# [Visual spatial reasoning items]
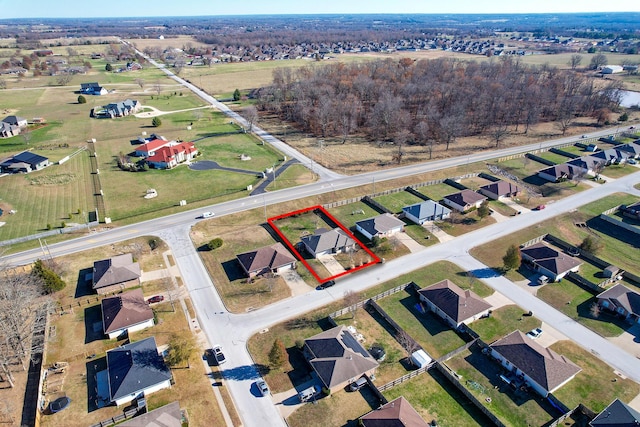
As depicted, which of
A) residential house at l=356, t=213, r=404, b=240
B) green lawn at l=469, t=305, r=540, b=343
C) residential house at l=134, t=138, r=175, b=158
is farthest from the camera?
residential house at l=134, t=138, r=175, b=158

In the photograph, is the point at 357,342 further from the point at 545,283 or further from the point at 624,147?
the point at 624,147

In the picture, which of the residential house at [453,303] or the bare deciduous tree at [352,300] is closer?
the residential house at [453,303]

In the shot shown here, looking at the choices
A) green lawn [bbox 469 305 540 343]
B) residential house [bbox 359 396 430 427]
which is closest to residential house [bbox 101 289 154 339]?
residential house [bbox 359 396 430 427]

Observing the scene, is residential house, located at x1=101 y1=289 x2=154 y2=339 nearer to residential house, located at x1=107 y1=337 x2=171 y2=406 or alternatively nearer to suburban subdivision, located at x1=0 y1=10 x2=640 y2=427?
suburban subdivision, located at x1=0 y1=10 x2=640 y2=427

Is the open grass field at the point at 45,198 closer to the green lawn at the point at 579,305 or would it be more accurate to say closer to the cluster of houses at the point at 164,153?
the cluster of houses at the point at 164,153

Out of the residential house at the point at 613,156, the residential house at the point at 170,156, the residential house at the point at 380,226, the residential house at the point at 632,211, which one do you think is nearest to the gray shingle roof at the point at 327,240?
the residential house at the point at 380,226

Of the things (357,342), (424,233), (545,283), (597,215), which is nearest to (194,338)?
(357,342)

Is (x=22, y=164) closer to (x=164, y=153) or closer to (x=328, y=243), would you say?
(x=164, y=153)
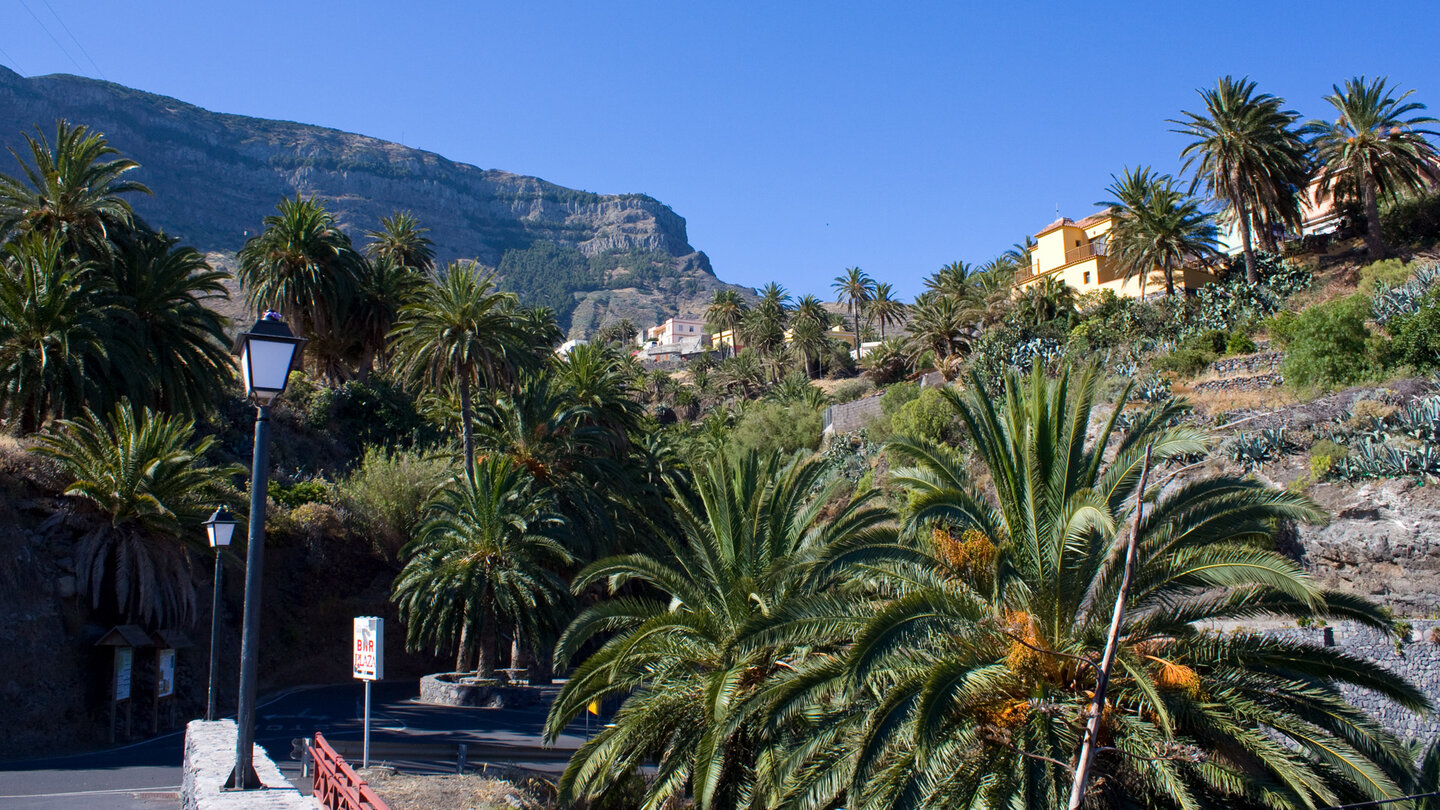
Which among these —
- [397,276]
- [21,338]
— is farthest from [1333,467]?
[397,276]

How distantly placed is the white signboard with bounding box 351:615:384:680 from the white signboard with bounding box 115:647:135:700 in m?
9.58

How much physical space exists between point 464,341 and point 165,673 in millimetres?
11734

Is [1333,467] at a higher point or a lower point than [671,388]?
lower

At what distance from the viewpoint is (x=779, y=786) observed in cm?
1137

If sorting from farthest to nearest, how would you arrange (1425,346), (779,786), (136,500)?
(1425,346)
(136,500)
(779,786)

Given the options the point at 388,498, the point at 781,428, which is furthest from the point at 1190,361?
the point at 388,498

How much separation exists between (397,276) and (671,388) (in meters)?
33.6

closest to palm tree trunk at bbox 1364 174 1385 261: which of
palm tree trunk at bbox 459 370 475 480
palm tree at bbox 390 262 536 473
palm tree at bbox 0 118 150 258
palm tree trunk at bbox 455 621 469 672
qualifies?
palm tree at bbox 390 262 536 473

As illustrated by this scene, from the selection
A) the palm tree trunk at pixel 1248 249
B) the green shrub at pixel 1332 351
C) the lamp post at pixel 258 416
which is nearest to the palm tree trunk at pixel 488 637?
the lamp post at pixel 258 416

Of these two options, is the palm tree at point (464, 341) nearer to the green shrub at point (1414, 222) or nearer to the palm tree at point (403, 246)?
the palm tree at point (403, 246)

# [SHORT PROBLEM]
Turn every line from the one containing "Is the open" through the end of the rows into a JSON list of strings, one string per line, skipping blank lines. Omit the picture lines.

# [COMPLETE ANSWER]
[
  "Is the open grass field at the point at 45,198 closer to the green lawn at the point at 579,305 or would it be more accurate to say closer to the cluster of houses at the point at 164,153?",
  "the cluster of houses at the point at 164,153",
  "Out of the residential house at the point at 613,156, the residential house at the point at 170,156, the residential house at the point at 380,226, the residential house at the point at 632,211, which one do you think is nearest to the gray shingle roof at the point at 327,240?",
  "the residential house at the point at 380,226",
  "Of the things (357,342), (424,233), (545,283), (597,215), which is nearest to (194,338)?",
  "(357,342)",
  "Is (x=22, y=164) closer to (x=164, y=153) or closer to (x=328, y=243), would you say?",
  "(x=164, y=153)",
  "Which among these —",
  "- [397,276]",
  "- [21,338]",
  "— is farthest from [1333,467]?",
  "[397,276]",
  "How distantly placed is the white signboard with bounding box 351:615:384:680 from the white signboard with bounding box 115:647:135:700 in m?",
  "9.58",
  "How much physical space exists between point 464,341 and point 165,673 in millimetres?",
  "11734",
  "Is [1333,467] at a higher point or a lower point than [671,388]?",
  "lower",
  "At what distance from the viewpoint is (x=779, y=786) observed in cm?",
  "1137",
  "If sorting from farthest to nearest, how would you arrange (1425,346), (779,786), (136,500)?",
  "(1425,346)",
  "(136,500)",
  "(779,786)",
  "Given the options the point at 388,498, the point at 781,428, which is furthest from the point at 1190,361?",
  "the point at 388,498",
  "How much separation exists between (397,276) and (671,388) (in meters)?",
  "33.6",
  "closest to palm tree trunk at bbox 1364 174 1385 261: which of",
  "palm tree trunk at bbox 459 370 475 480",
  "palm tree at bbox 390 262 536 473",
  "palm tree at bbox 0 118 150 258",
  "palm tree trunk at bbox 455 621 469 672",
  "qualifies?",
  "palm tree at bbox 390 262 536 473",
  "As illustrated by this scene, from the selection",
  "A) the palm tree trunk at pixel 1248 249",
  "B) the green shrub at pixel 1332 351",
  "C) the lamp post at pixel 258 416",
  "which is nearest to the palm tree trunk at pixel 488 637?",
  "the lamp post at pixel 258 416",
  "Of these two options, is the palm tree at point (464, 341) nearer to the green shrub at point (1414, 222) or nearer to the palm tree at point (403, 246)?",
  "the palm tree at point (403, 246)"
]